## Text shown
Welcome to leave the comments and what you love.


----------



## Law87

JBL make bloated speakers...


----------



## alaiswang

Law87 said:


> JBL make bloated speakers...


 It is also one of the "best".


----------



## ColinYan

Thanks for sharing


----------



## etroze86

I have to add that my Minirig Mini2s are damn good bt speakers compared to that list.


----------



## johnston21

I would have thought that the Soundmatters line-up would be represented in the Great Small Option category...I have the Bose SoundLink Micro. It's ok, but not great.


----------



## andrewski

Minirig 3
A pair make a perfect stereo (pairs in aptx). Expandable with a Sub 3 or two. Has aux in/out so I can add an audioquest dragonfly cobalt.
My BT speaker of 2020


----------



## 3SQ Account (Aug 7, 2020)

## Information provided
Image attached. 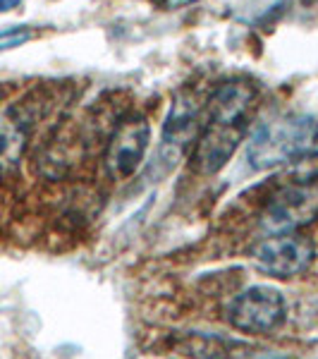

## Aim 1
Reproduce the part of the Bluetooth speaker thread from "I would have" to "but not great.".
## Aim 2
In the Bluetooth speaker thread, shorten the paragraph that begins "I would have thought that the Soundmatters line-up" to one sentence that keeps its main facts.
## Aim 3
Write the next part of the Bluetooth speaker thread, picking up after its final line.

## Final answer 1
I would have thought that the Soundmatters line-up would be represented in the Great Small Option category...I have the Bose SoundLink Micro. It's ok, but not great.

## Final answer 2
The poster expected the Soundmatters line-up to appear in the Great Small Option category and owns a Bose SoundLink Micro, which is ok but not great.

## Final answer 3
Just adding to the thread -- picked up a Marshall Stockwell II on sale.  It wasn't cheap enough -- not very impressed.  Assuming those on this thread like balanced sound, I would skip it.  My expectations are of course tempered for a mono bluetooth speaker, but this was below that.  Pluses are its portability and some mild water resistance, but overall it's a tinny "small" sound.  It's a shame because the Marshall Mid ANC headphones that I have punch above their weight.  I'll check out what's on this list.


----------



## SenorChang8

Another vote for Minirig 3. Build, sound quality and loudness is fantastic for its size.


----------



## MarioMathews

*Best Bluetooth Speakers for Pool Parties*

*UE Wonderboom 2*

The Ultimate Ears Wonderboom was a WIRED Gear of the Year award winner in 2017, and that's because it was the best pool companion you can have. The new Wonderboom 2 is even better. The little 4-inch ball of joy now sports IP67 water and dust resistance. It gets 13 hours of battery (three more than before), has a 100-foot Bluetooth range, floats, and pumps out surprisingly potent audio while doing it.

UE says it's "drop-proof" up to 5 feet, but you can honestly play some light catch with it on the lawn and it won't be any worse for wear. Just wash it off when you're done. You can even pair two together for proper stereo sound. you can also check more speakers for the best bluetooth party speakers.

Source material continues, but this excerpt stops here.